In fondo, cosa fece Reitz nel 1968? Cercò di costruire insieme a un gruppo di ragazze giovanissime un alfabeto cinematografico che, messo a confronto con l’idea di adattamento letterario, una volta chiamato in causa il filmare vero e proprio (Reitz non solo filma le lezioni, ma affida alle ragazze delle cineprese Super8 con cui girare i loro film), dà la sensazione di mostrarsi fragile e fluido, cioè incapace (per fortuna) a restare irretito da schemi e scritture, subito attratto dal movimento scivoloso del reale. Non credete a quelli che vi dicono che è difficile fare film, andate e filmate, insiste Reitz (sorprendente vicinanza col Rossellini coevo: “la cinepresa è una tigre di carta!”). È ovvio che le ragazze, mentre imparano le tecniche basilari, si espongono, parlano di sé, dei loro sogni, esercitano un diritto alla parola ancora tutto da verificare, ma è meno ovvio che questo passi per la parola-cinema. E soprattutto, che questa stessa parola venga ritrovata decenni dopo e rilanciata con stupore e leggerezza. C’è anche malinconia certo, ma legata a un desiderio autentico, a una passione per l’immagine. Ecco allora che quando si rivedono, queste donne non sembrano tanto colpite dal loro corpo di ragazze, quanto dalla forza con cui quelle immagini filmate riguardano subito un altrove (che sia un segmento di cinema riuscito oppure no), è vero, parlano delle loro autrici (il cosiddetto documentario), ma parlano anche sempre e per sempre di qualcos’altro che non è identificabile né con loro giovani né con loro anziane. Chiamatela realtà vita fiction, come volete, ma è chiaro che questi film dimenticati (teneri veloci spericolati) è proprio nell’essere rivisti che scoprono di aver colto trattenuto e spostato su un piano abissale e indefinibile il concetto di sé e della realtà.

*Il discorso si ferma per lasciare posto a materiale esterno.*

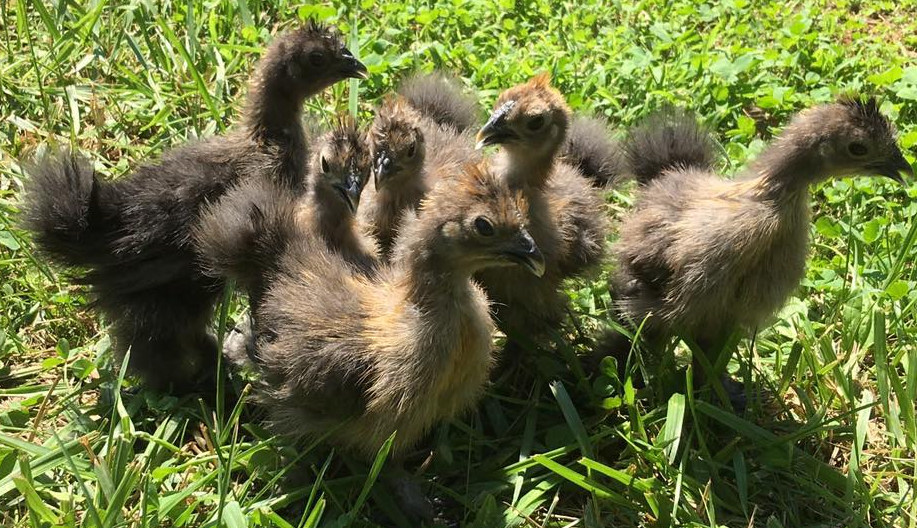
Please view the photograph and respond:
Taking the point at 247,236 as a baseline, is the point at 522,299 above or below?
below

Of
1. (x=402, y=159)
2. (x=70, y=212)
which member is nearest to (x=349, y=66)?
(x=402, y=159)

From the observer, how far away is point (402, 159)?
369 cm

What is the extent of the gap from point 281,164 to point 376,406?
4.60ft

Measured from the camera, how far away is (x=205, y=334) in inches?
158

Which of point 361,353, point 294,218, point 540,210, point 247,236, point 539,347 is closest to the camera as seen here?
point 361,353

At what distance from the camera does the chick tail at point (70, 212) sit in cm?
350

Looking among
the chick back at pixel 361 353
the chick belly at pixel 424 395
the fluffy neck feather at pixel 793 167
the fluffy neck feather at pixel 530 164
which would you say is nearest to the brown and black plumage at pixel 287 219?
the chick back at pixel 361 353

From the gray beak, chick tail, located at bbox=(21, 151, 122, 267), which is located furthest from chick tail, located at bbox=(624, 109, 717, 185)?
chick tail, located at bbox=(21, 151, 122, 267)

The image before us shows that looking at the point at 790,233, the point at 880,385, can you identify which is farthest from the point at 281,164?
the point at 880,385

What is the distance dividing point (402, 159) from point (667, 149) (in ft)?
3.68

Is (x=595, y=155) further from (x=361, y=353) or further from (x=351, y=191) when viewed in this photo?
(x=361, y=353)

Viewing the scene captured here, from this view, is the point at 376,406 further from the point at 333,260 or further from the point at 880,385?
the point at 880,385

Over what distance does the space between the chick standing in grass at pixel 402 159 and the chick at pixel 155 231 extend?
0.35 metres

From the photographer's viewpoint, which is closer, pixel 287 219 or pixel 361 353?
pixel 361 353
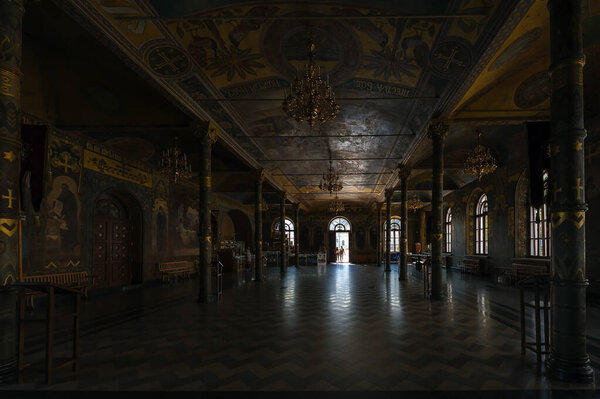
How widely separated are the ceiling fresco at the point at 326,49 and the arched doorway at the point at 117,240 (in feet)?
17.2

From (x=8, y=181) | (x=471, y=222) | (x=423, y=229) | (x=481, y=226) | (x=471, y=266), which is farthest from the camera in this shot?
(x=423, y=229)

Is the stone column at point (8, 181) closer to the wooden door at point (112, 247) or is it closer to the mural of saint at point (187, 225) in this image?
the wooden door at point (112, 247)

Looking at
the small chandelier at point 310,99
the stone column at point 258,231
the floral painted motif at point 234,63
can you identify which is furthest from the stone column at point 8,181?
the stone column at point 258,231

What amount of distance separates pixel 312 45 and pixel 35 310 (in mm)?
8797

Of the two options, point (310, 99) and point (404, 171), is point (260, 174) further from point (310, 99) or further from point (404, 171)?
point (310, 99)

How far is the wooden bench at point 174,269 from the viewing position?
45.9ft

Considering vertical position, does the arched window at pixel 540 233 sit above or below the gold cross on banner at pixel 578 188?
below

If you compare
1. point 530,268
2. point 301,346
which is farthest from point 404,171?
point 301,346

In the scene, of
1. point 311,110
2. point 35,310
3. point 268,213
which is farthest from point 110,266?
point 268,213

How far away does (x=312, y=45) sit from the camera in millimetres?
6363

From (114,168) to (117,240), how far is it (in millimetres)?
2639

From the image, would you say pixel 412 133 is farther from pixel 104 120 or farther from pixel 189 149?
pixel 104 120

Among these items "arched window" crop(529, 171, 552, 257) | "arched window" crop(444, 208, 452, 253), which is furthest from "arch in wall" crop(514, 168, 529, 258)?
"arched window" crop(444, 208, 452, 253)

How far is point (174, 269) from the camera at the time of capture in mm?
14680
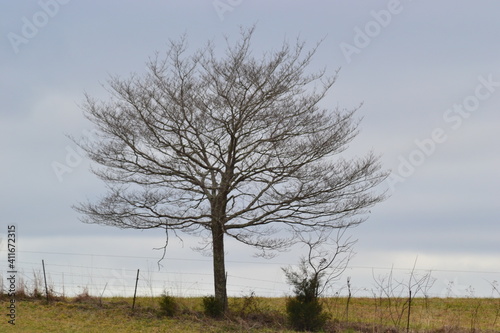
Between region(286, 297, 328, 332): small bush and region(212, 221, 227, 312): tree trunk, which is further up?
region(212, 221, 227, 312): tree trunk

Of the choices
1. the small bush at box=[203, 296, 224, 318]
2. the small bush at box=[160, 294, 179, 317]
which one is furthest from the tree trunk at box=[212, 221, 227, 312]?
the small bush at box=[160, 294, 179, 317]

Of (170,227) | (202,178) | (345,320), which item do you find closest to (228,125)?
(202,178)

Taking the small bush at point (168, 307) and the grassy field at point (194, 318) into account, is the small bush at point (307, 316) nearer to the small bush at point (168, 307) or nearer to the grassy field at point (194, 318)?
the grassy field at point (194, 318)

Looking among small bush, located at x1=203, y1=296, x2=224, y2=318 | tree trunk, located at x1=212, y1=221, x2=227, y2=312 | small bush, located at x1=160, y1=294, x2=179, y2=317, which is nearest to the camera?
small bush, located at x1=203, y1=296, x2=224, y2=318

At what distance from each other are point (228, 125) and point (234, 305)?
4.82m

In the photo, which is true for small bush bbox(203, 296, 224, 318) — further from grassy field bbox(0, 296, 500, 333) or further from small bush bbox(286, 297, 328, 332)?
small bush bbox(286, 297, 328, 332)

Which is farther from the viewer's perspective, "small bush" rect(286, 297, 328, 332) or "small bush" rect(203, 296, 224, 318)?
"small bush" rect(203, 296, 224, 318)

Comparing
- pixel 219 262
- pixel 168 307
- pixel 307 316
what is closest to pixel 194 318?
pixel 168 307

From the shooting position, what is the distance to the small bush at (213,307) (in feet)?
54.0

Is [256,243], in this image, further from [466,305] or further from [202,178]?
[466,305]

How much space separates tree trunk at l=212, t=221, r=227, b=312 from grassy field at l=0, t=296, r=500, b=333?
48cm

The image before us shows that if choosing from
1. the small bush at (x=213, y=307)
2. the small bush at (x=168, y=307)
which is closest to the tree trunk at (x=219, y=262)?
the small bush at (x=213, y=307)

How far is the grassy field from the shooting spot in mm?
14711

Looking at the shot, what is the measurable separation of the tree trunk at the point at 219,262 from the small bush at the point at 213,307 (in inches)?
17.8
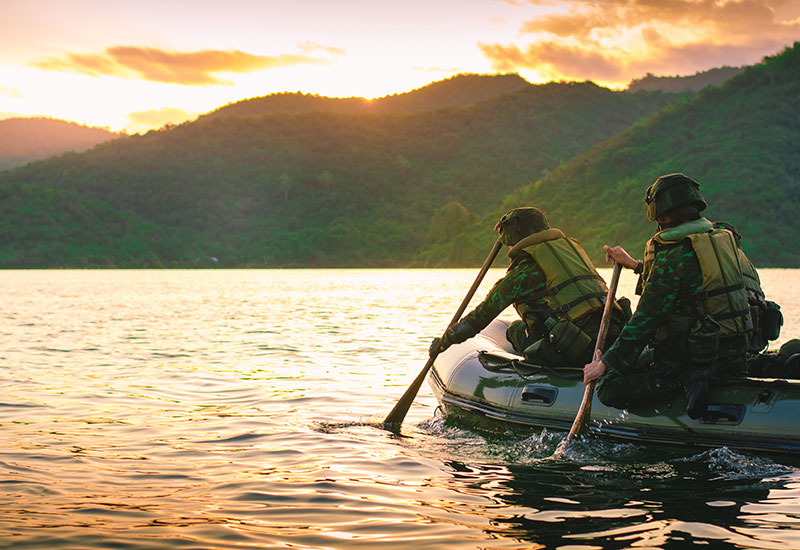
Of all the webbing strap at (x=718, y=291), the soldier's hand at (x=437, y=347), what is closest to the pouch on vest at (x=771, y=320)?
the webbing strap at (x=718, y=291)

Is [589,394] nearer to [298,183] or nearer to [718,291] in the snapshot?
[718,291]

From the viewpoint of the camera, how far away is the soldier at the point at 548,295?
6.75 m

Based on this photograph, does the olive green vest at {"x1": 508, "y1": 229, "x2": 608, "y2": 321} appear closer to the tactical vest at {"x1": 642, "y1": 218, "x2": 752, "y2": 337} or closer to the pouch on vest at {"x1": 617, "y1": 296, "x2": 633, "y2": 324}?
the pouch on vest at {"x1": 617, "y1": 296, "x2": 633, "y2": 324}

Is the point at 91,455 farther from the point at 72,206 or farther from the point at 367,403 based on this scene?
the point at 72,206

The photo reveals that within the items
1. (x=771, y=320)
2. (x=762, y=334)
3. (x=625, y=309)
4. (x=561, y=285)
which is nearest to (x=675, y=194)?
(x=771, y=320)

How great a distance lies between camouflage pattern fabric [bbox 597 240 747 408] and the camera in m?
5.47

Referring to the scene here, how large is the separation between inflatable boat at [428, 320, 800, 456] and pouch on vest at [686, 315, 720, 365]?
41cm

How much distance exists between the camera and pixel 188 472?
592cm

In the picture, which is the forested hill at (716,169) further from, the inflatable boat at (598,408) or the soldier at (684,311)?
the soldier at (684,311)

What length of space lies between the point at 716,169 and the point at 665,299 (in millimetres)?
93171

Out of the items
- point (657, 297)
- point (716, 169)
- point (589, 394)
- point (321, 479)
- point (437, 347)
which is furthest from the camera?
point (716, 169)

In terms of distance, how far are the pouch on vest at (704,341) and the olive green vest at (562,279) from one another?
1.23m

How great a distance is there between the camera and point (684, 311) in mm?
5594

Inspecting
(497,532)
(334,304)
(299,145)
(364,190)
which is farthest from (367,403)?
(299,145)
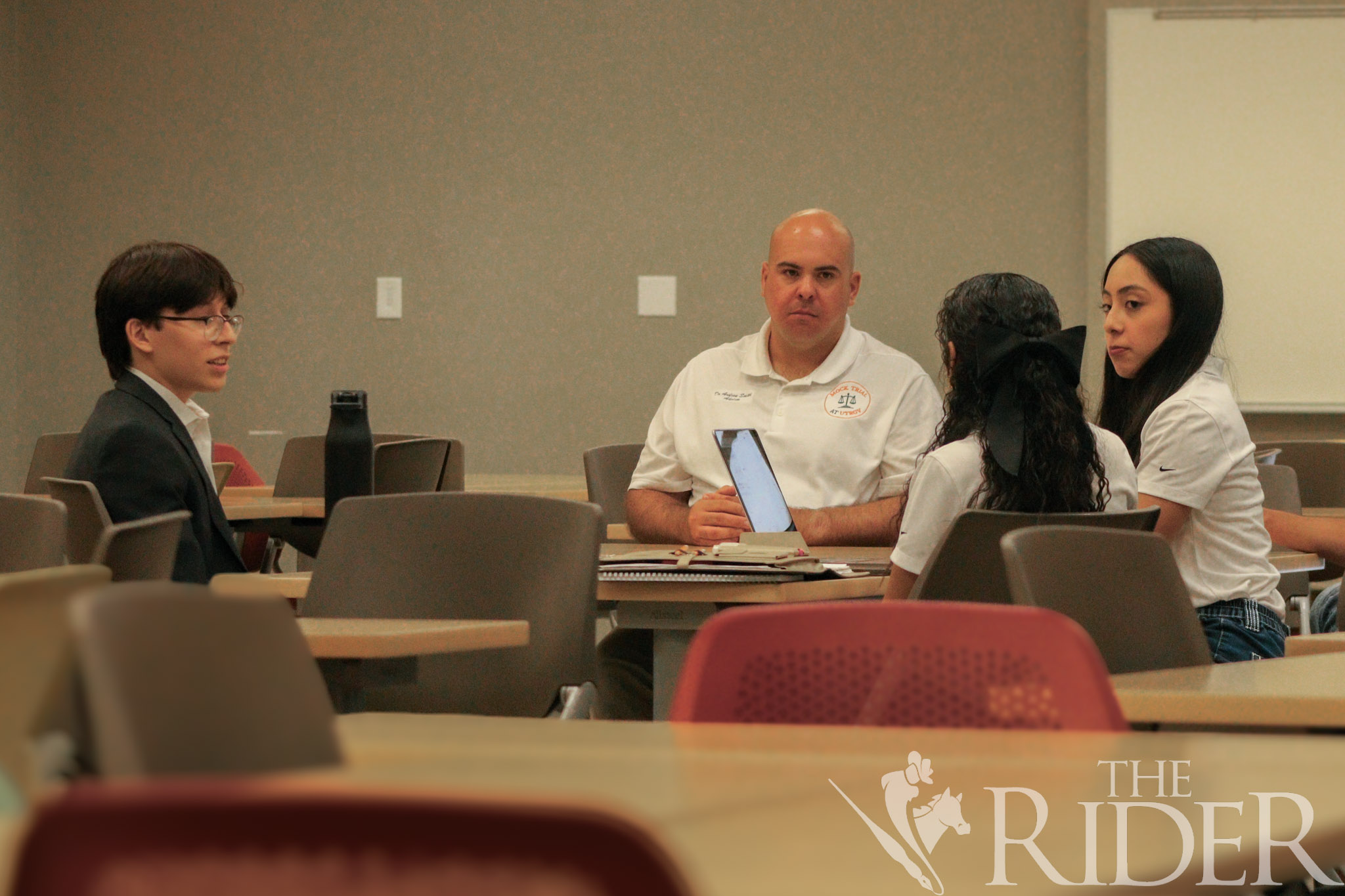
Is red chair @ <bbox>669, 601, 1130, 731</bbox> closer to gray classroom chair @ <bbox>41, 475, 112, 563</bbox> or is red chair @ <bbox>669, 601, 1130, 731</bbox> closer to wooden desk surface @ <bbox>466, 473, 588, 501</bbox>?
gray classroom chair @ <bbox>41, 475, 112, 563</bbox>

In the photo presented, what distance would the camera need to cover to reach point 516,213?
6.26m

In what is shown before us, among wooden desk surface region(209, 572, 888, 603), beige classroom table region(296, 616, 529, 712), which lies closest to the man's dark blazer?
wooden desk surface region(209, 572, 888, 603)

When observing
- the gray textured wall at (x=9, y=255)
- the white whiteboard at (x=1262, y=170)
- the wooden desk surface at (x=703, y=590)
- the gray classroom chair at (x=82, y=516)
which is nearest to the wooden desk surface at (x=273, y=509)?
the gray classroom chair at (x=82, y=516)

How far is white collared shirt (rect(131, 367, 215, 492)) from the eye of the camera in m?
2.75

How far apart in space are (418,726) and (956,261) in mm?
5079

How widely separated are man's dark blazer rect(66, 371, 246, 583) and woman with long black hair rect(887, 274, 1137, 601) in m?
1.19

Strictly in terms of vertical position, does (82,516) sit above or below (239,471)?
above

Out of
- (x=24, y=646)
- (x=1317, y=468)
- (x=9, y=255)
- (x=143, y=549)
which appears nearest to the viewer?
(x=24, y=646)

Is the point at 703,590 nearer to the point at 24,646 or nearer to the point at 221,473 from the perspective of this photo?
the point at 24,646

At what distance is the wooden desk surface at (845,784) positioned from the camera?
71 centimetres

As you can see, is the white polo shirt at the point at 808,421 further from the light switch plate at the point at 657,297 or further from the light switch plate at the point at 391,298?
the light switch plate at the point at 391,298

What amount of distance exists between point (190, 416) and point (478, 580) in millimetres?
792

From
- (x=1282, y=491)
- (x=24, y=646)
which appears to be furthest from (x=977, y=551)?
(x=1282, y=491)

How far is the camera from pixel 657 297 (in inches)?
243
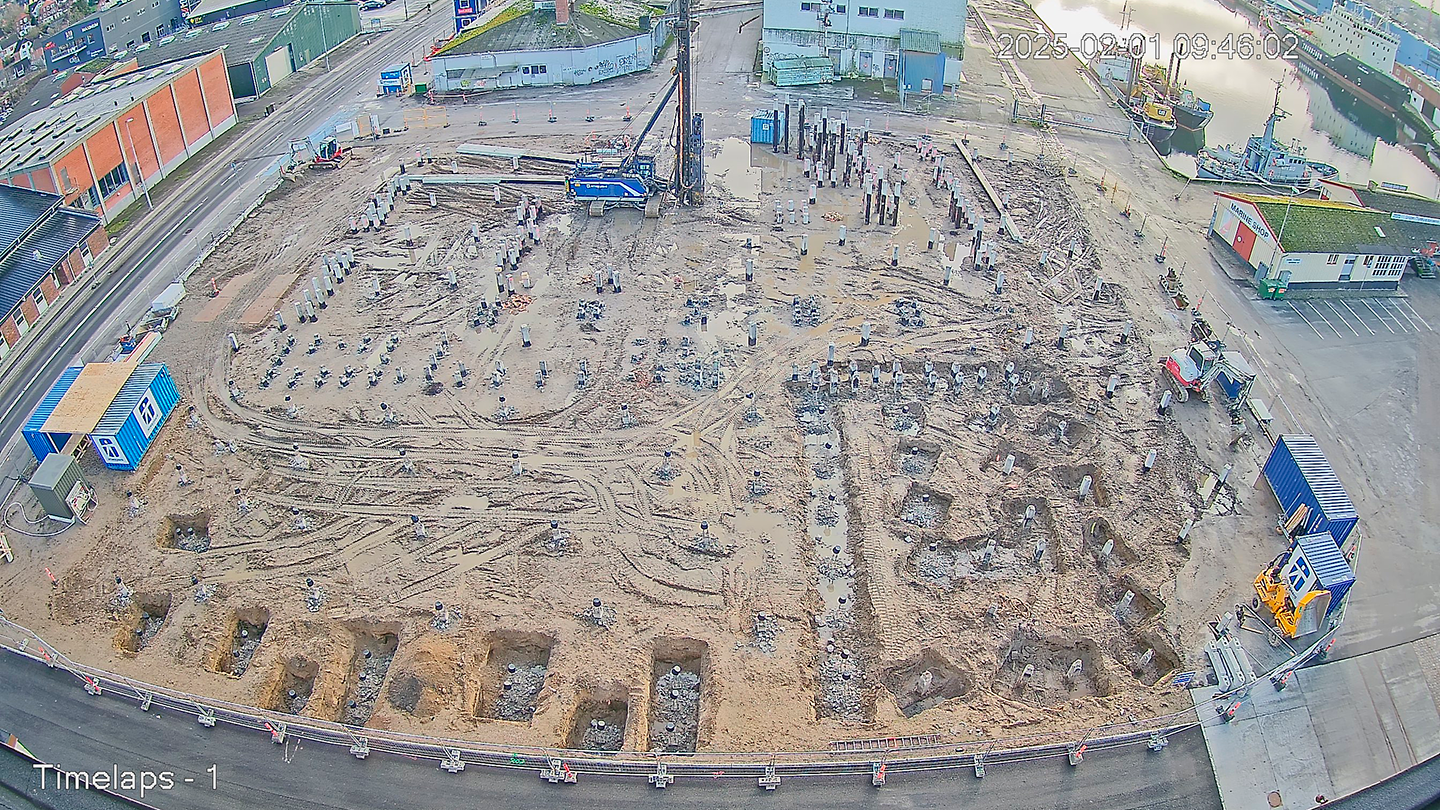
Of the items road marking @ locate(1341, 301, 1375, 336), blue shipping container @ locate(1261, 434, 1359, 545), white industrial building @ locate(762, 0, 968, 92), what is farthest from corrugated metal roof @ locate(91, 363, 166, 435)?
road marking @ locate(1341, 301, 1375, 336)

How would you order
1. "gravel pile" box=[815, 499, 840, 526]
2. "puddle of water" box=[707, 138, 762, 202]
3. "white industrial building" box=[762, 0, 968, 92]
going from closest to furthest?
1. "gravel pile" box=[815, 499, 840, 526]
2. "puddle of water" box=[707, 138, 762, 202]
3. "white industrial building" box=[762, 0, 968, 92]

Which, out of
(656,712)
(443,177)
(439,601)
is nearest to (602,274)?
(443,177)

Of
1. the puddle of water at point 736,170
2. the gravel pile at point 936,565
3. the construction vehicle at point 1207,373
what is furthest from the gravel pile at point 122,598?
the construction vehicle at point 1207,373

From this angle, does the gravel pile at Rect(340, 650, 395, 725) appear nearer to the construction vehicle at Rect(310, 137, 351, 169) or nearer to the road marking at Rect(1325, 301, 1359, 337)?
the construction vehicle at Rect(310, 137, 351, 169)

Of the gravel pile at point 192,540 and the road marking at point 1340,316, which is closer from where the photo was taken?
the gravel pile at point 192,540

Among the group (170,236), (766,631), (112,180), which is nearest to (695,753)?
(766,631)

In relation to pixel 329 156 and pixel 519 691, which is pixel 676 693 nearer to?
pixel 519 691

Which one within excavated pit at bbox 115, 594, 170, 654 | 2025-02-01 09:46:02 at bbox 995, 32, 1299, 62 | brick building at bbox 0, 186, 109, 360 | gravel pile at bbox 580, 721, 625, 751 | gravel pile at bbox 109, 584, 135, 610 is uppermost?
2025-02-01 09:46:02 at bbox 995, 32, 1299, 62

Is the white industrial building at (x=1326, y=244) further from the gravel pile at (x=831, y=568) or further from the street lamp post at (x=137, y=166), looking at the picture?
the street lamp post at (x=137, y=166)
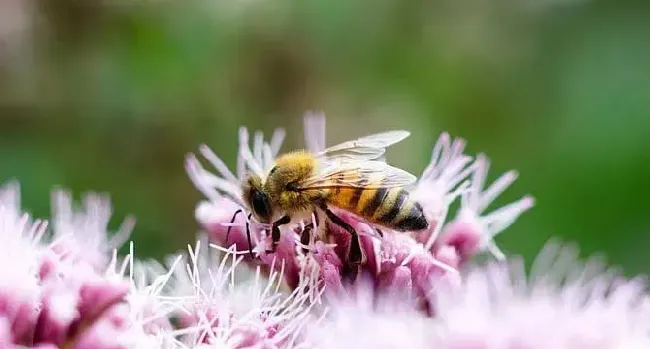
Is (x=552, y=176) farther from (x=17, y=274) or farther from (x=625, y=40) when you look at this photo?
(x=17, y=274)

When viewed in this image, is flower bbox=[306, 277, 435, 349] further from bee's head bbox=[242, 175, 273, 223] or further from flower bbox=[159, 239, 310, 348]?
bee's head bbox=[242, 175, 273, 223]

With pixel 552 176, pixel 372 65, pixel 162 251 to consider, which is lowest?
pixel 162 251

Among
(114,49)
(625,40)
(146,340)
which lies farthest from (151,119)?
(146,340)

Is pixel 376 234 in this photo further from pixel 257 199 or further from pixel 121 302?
pixel 121 302

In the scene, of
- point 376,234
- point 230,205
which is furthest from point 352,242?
point 230,205

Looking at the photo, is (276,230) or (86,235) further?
(86,235)

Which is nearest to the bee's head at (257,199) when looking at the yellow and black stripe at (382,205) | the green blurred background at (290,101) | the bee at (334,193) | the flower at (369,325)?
the bee at (334,193)

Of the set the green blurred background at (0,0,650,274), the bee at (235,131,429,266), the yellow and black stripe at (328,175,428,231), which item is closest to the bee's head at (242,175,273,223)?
the bee at (235,131,429,266)
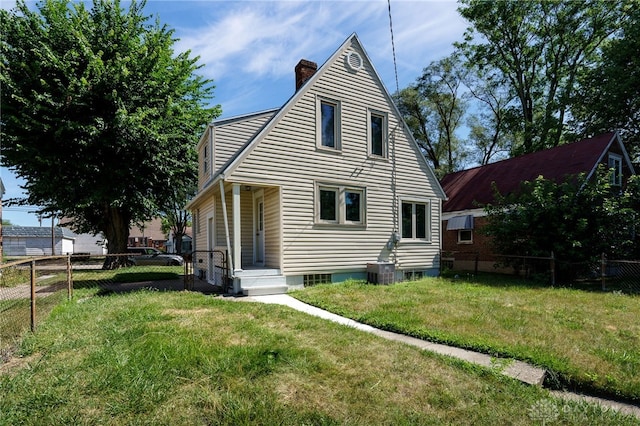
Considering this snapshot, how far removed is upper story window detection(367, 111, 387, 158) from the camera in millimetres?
11985

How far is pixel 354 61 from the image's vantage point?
11.5 m

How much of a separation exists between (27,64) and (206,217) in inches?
453

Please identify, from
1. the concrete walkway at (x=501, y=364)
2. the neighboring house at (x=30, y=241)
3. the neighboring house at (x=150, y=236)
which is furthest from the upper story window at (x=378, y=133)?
the neighboring house at (x=150, y=236)

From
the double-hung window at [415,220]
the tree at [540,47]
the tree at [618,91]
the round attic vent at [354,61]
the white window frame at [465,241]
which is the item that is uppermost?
the tree at [540,47]

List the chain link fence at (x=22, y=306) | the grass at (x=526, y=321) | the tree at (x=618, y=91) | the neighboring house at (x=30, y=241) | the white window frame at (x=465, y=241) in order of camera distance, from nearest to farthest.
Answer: the grass at (x=526, y=321) → the chain link fence at (x=22, y=306) → the white window frame at (x=465, y=241) → the tree at (x=618, y=91) → the neighboring house at (x=30, y=241)

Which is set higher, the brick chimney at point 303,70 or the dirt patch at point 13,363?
the brick chimney at point 303,70

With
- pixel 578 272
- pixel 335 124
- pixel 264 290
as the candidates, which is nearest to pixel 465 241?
pixel 578 272

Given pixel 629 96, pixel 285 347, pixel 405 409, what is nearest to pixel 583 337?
pixel 405 409

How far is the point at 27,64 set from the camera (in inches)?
592

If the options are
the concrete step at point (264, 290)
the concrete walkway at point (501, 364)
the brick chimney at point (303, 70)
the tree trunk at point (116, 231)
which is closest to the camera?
the concrete walkway at point (501, 364)

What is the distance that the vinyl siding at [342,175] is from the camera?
9.83 m

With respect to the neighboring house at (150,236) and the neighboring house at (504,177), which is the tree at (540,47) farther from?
the neighboring house at (150,236)

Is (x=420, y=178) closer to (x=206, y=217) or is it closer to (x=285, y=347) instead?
(x=206, y=217)

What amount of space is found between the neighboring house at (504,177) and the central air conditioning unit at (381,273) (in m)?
5.28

Che segni sono restati sui corpi oggi? Che segni dei corpi di allora sono incisi su quelle pellicole? Sono gli stessi di allora o mutano dal momento che quei film vengono visti? Alla fine, perché fare film (o scrivere o impegnarsi in qualche forma ‘artistica’)?
È molto bello il modo con cui le ex-studentesse si confrontano col maestro di allora, il modo in cui rievocano e ripropongono in particolare un approccio di insegnamento e discussione che voleva e vuole far saltare proprio la gerarchia maestro-alunno. Se c’è una lezione, è nello scambio, in quello che Reitz alla fine definisce la centralità delle persone, il risuonare della verità oltre le apparenze, oltre le macchine da presa stesse. Ora non c’è più distanza fra il maestro e le alunne, nemmeno d’età, lo scorrere del tempo è entrato nella fase collettiva, quella che conduce la vita verso la fine, e dunque l’intensità è in ciò che persiste, nella conversazione ininterrotta, che sopravvive in un piccolo grande film girato tanti anni fa.